I’m catching up on my reading this weekend and I just read about the demise of the Sigrid Olsen label at Liz Claiborne. Not that I have ever bought her clothes…but I am a fan. I’m more of a fan from the standpoint of what her clothes represent for the mature woman…the mature woman that I am. They are free-spirited…earthy fabrics…too wide for my body…but I really did love her advertisements too.
As the New York Times said, “It is a curious development in the fickle business of fashion that clothing labels like Ms. Olsen’s, made by and for the baby boomer generation, are among those being hardest hit by the current economic turmoil and retail entrenchment.” My other favorite labels like Ellen Tracy and Dana Buchman (again, not that I bought or could afford to buy that many of their clothes) are also being sold off.
What is happening to these lines of clothing targeted to the mature woman? I’d like to tell them about one of their targets…about me. After I read this it made me think about my passion for fashion and how betwixt and between I am as I approach the second half of my life. Don’t get me wrong, I am still a fashionista who gets excited by the thought of the September issues of Vogue and InStyle…the issues that barely fit in my mailbox (glad I fixed my mailbox so it is nice and sturdy for my September mail)…but I’m not as avid a buyer as I used to be. No, I’m not. Could it be…oh dear…that my focus on fashion is shifting?
Yes, I think that is exactly it. My focus on fashion is shifting as my life is changing. I’m starting to focus more on the inner me instead of the outer me…and maybe some of my fellow mature fashionistas are doing the same. Yes, maybe that is why baby boomer fashions are hurting. My fellow baby boomer women and I have closets full of clothes after many years and shopping doesn’t excite us like it used to.
Instead of running to the store to purchase a new fall skirt or sweater…I’m running to the beach to relax and watch the little sandpipers make their little footprints across the sand.

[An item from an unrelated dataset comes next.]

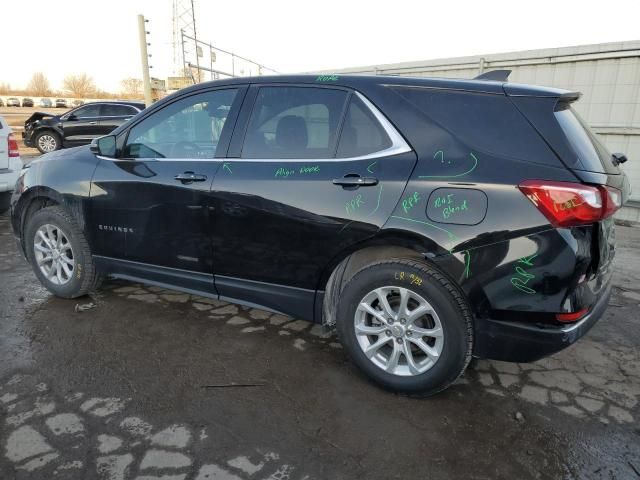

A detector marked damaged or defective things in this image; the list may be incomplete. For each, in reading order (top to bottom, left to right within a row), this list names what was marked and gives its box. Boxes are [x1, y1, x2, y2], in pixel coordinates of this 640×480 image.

Instead of buying a new pair of shoes, I’m spending the money on reflexology for my feet so I can walk better and my body can feel better. And I’m getting pedicures so my feet look pretty while I relax and walk on the beach. (Just love those pedicures when they put my feet in the whirlpool and cut my toenails…yes, it is harder to bend over now to cut my own toenails…I cannot see them as well when I’m not wearing my progressive eyeglasses.)
Instead of splurging on an accessory, I’m splurging on a facial so my face stays firm and my wrinkles recede. (Just love those facials…and I haven’t had one in awhile since I’m racing to the beach each weekend…have to put facials back on the fall ‘to-do’ list.)
Instead of getting excited to shop for myself, I’m excited about shopping for my 18 year old son. My son who is going off to college in a few weeks to pursue his ambitions in hospitality. Yes, I was so excited on Friday night when I bought him his first Calvin Klein gray houndstooth suit from the Men’s Department at Macy’s…yes, the Men’s Department…not the Boy’s Department. I shed tears of joy as he paraded out of the dressing room in a men’s small that actually fit him…oh, how handsome he looked and will look when he goes to all his hospitality socials.
While my clothes shopping may be waning for myself, I am so proud that I have passed on my sense of style and fashionista-ness to my son…it makes me so happy to see him carrying on this important family trait. (Note: I do not want to imply that my 22 year old daughter is not a fashionista. It’s just I don’t have to worry about her…she has 100 percent fashionista-ness deeply inbedded in her spirit and soul…so I don’t have to worry about her at all.)
Instead of picking out the colors for my fall wardrobe…I’m picking out the colors for the polymeric sand that is going to be poured on my front walkway (hopefully soon) between all the gray bricks…the bricks that now lie perfectly flat thanks to the beautiful work that my landscapers did last week. Yes, I paid a hefty sum to flatten my walkway and fix the steps that are in front of my house. And, when the landscaper told me that I would never have to pull a weed from my front walkway once the polymeric sand was laid…I jumped for joy…just like I used to jump for joy when I found a beautiful jacket or pants outfit I liked. (Note: Only this time I jumped even higher with joy for the polymeric sand is just an amazing invention.)
As I await my September fall fashion issues and I ponder the demise of Sigrid Olsen’s clothing line, I am so glad to learn that Sigrid is looking into “arranging women’s retreats to encourage creative discussion or teaming up with a hotel to create a Sigrid Olsen resort experience”…as the Times stated at the end of the article. I do hope she sends me an invitation…because I might just pay a visit.